3. Cross-Sectoral Integration
Missions report that NPI provides them a means of breaking out of the
stovepipes created by working within traditional technical divisions (without
sufficient regard for spillover effects among the various sectors). The
growing institutional isolation of sector specific Strategic Objectives
within Missions has reinforced these stovepipes. Decentralization and community-level
strategic partnerships, as program devices, encourage SO teams to look
at common policy constraints, to support reinforcing institutional changes,
and to see development results from the perspective of a community whose
world is not organized on the basis of sectors. The Missions report new
program initiatives and program synergies that have been realized through
the formation of cross-SO NPI teams. Synergies appear among SO policy agendas.
For example, democracy/governance SOs have benefitted from increased attention
by other SOs to advocacy, governance issues and association building.
Economic growth SOs have benefitted by greater attention on the part of
D/G SO teams to the integration of the business community into civic life.
4. Cost Efficiencies
NPI provides an overarching framework and specific mechanisms for increasing
program impact at a reduced program cost. NPI's concept of partnerships
establishes USAID staff as entrepreneurs--bringing together other donors,
local stakeholders, U.S. partners and the host government in a collective
effort. The Mission role is to encourage institutional change and policy
reform, and to provide technical services. The cost effectiveness of this
approach is demonstrated in the NPI Leading Edge and Partner Mission case
studies: (a) leveraging resources from other donors and local stakeholders;
(b) using strategic partnering to build synergies across Mission SOs; (c)
building local capacity and encouraging society-to-society exchanges that
can survive USAID's departure; and (d) encouraging local ownership of programs.
Adaptation to the diversity of local conditions has traditionally been
a significant constraint on the impact of donor programs. NPI institutionalizes
local ownership and responsibility for adapting to local conditions, thereby
enhancing developmental impact.
5. Exit Strategies
NPI has a direct relationship to Agency exit strategies.
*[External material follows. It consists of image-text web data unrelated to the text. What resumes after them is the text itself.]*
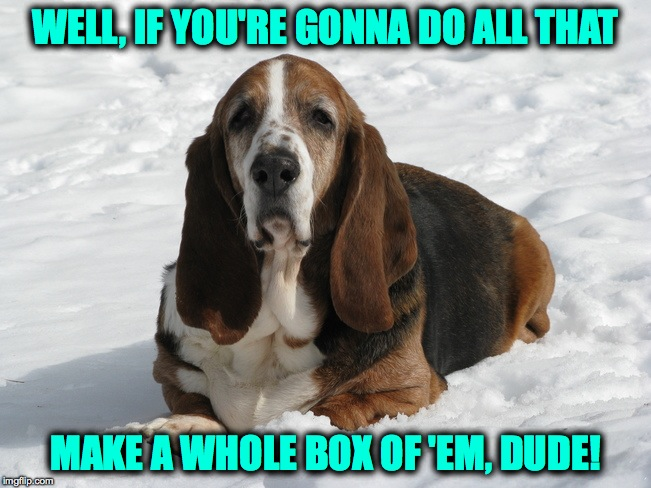 WELL, IF YOU'RE GONNA DO ALL THAT MAKE A WHOLE BOX OF 'EM, DUDE! | made w/ Imgflip meme maker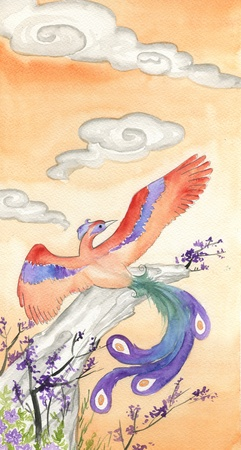 chinese phoenix: Hand painted watercolor of a colorful phoenix  Stock Photo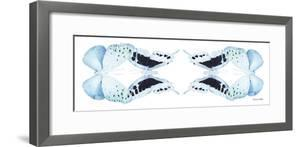 Miss Butterfly Duo Euploanthus Pan - X-Ray White Edition II by Philippe Hugonnard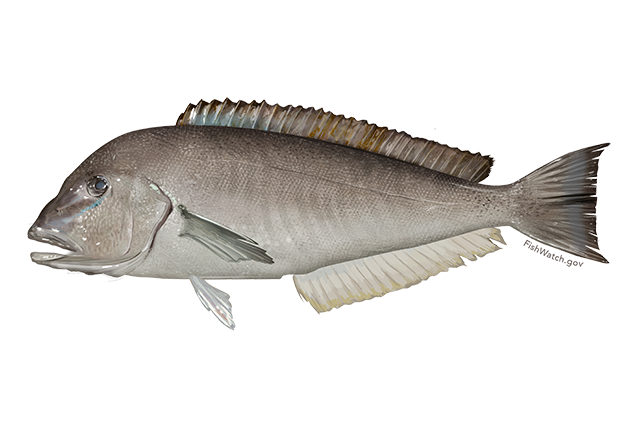 Blueline tilefish illustration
Ideally, an
exit strategy has two components: first, assuring that sufficient institutional
capacity is left behind to sustain the contributions to development by
USAID and its partners; and second, that society-to-society linkages facilitate
continuing access to U.S. expertise and technology, and support long-term
cooperation on issues of common concern (e.g., environment, disease control,
trade, etc.). NPI addresses both of these objectives.
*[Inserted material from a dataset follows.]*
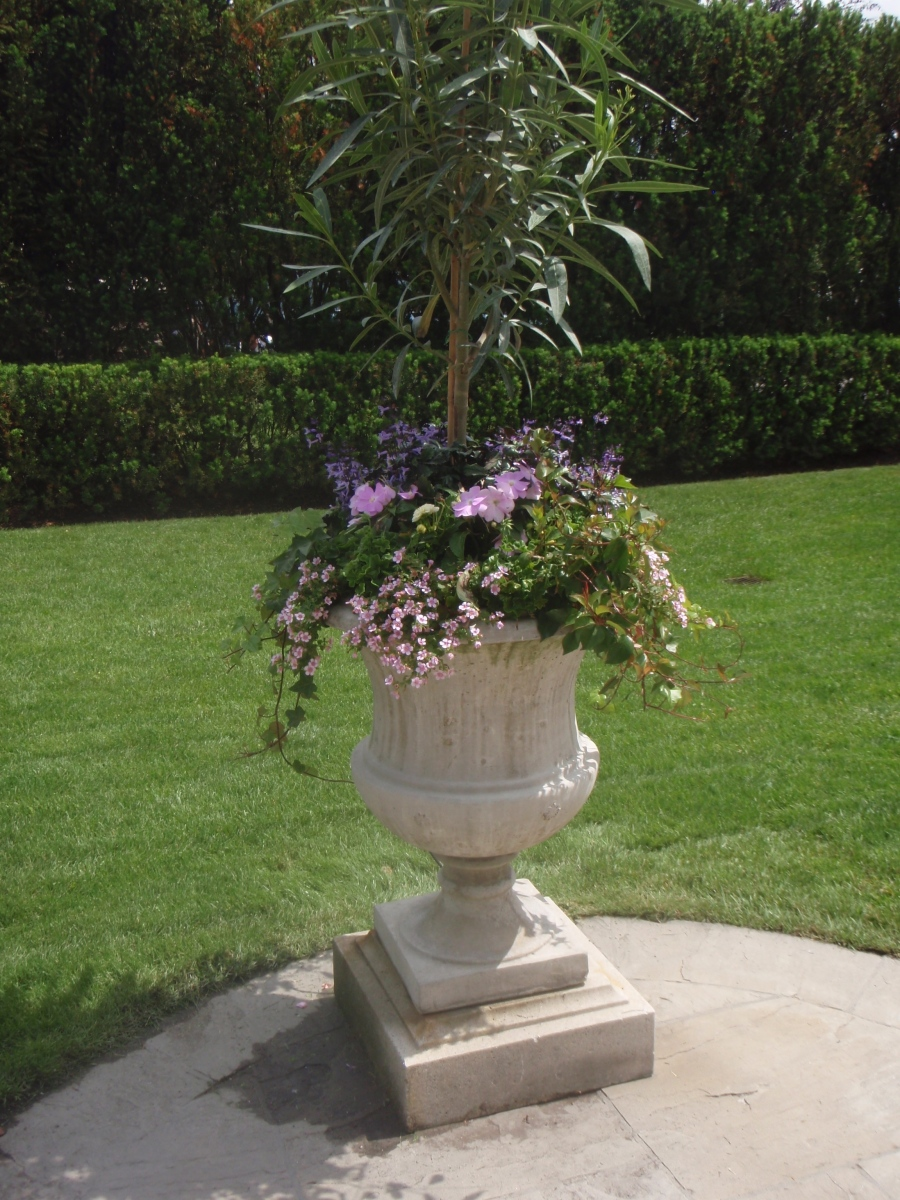 A stone container is planted with trailing flowers and a very tall standard.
Over time, as a country moves closer to graduation, program emphasis
may well shift from local capacity building to transnational partnering,
as it has in USAID/Russia. Even where this is the case, however, the question
of broad access to these linkages, their benefits and their sustainability
require attention. With increasing globalization of U.S. interests, many
organizations (e.g., universities, PVOs, trade associations, environmental
NGOs, associations of mayors, cooperatives, etc.) have a stake in maintaining
these relationships.
USING THE NPI RESOURCE GUIDE
The NPI Resource Guide provides technical advice on enhancing Mission results frameworks with NPI approaches, an assessment methodology
for guiding local capacity building efforts, analytical work on key components
of the national and local enabling environment, revisions of the conceptual
framework of the NPI Core Report occasioned by field testing during
the Learning Phase, case studies of relevant field experience, a detailed
description of the way in which the participatory nature of the initial
NPI design process evolved during the Learning Phase, bibliographies of
important information resources, an analysis of the role of donors in fostering
strategic partnering, a review of relevant policy and program guidance,
and a set of proposed next steps. All of these components can serve as
reference tools as the Agency begins to implement NPI generally. These
materials have been developed by the NPI Learning Team, composed of fifteen
NPI Leading Edge and Partner Missions and their local stakeholders, three
Working Groups, participants from all USAID/W Bureaus, and a variety of
external partners.
The Resource Guide is intended as a living document that can
easily be transformed into a Web site, where existing resources can be
supplemented with new case studies, a guide to technical resources, discussion
groups, documentation of experience with NPI (e.g., program impact and
cost efficiencies), and relevant experience from other donors.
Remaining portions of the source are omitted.